Die Funkti­o­ns­fä­higkeit der Tarifautonomie, die das Bundes­a­r­beits­gericht zur Rechtfertigung der Notwendigkeit einer eindeutigen Trennung zwischen der Mitgliedschaft mit und ohne Tarifbindung herangezogen hat, stellt einen Belang von Verfassungsrang dar. Die Tarifautonomie ist darauf angelegt, die strukturelle Unterlegenheit der einzelnen Arbeitnehmer beim Abschluss von Arbeits­ver­trägen durch kollektives Handeln auszugleichen und damit ein annähernd gleich­ge­wichtiges Aushandeln der Löhne und Arbeits­be­din­gungen zu ermöglichen.

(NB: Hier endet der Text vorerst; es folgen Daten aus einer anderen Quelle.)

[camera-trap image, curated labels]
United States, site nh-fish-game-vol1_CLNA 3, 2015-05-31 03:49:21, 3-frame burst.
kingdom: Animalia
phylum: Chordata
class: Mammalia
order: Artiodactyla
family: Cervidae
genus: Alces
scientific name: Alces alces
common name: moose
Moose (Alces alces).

Durch eine Einflussnahme nicht tarifgebundener Mitglieder auf Entscheidungen des Arbeit­ge­ber­ver­bandes kann das für das Zustandekommen eines inter­es­sen­ge­rechten Tarifvertrages erforderliche Verhand­lungs­gleich­gewicht strukturell gestört sein. Nur wenn das Vorgehen des Arbeit­ge­ber­ver­bandes bei Tarif­ver­trags­ver­hand­lungen und im Arbeitskampf nicht von einer Gruppe von Mitgliedern mitbestimmt wird, die eine Tarifbindung für sich generell ablehnen, kann typischerweise ausgeschlossen werden, dass sich der Verband von sachfremden Einflüssen leiten lässt und die Tarif­ver­trags­ver­hand­lungen zu nicht sachgerechten Ergebnissen führen.

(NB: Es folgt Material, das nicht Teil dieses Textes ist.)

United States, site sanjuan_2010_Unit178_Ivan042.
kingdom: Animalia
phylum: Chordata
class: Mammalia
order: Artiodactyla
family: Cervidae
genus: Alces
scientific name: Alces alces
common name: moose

Trennung der Mitglied­s­chafts­be­reiche keine unzumutbare Belastung

Die Beschwer­de­führerin wird durch die vom Bundes­a­r­beits­gericht aufgestellten Anforderungen an die Trennung der Mitglied­s­chafts­be­reiche im Arbeitgeberverband nicht unzumutbar belastet. Denn die Möglichkeit der Mitwirkung der OT-Mitglieder im Arbeit­ge­ber­verband ist nur in dem Umfang eingeschränkt, der erforderlich ist, um sachfremde Einflüsse auf Tarif­ver­hand­lungen und Tarifergebnisse auszuschließen. Es begegnet keinen verfas­sungs­recht­lichen Bedenken, dass das Bundes­a­r­beits­gericht für die Beurteilung der Trennung der Mitglied­s­chafts­be­reiche allein auf die Regelungen der Satzung des Verbandes abgestellt und angesichts der satzungsmäßigen Möglichkeit der Einflussnahme der OT-Mitglieder auf Entscheidungen über den Unter­stüt­zungsfonds als Mittel des Arbeitskampfes eine hinreichende Trennung der Mitglied­s­chafts­be­reiche verneint hat. Der Beschwer­de­führerin bleibt die Möglichkeit der OT-Mitgliedschaft für die Zukunft grundsätzlich erhalten, sofern der Arbeit­ge­ber­verband seine Satzung den Vorgaben des Bundes­a­r­beits­ge­richts anpasst.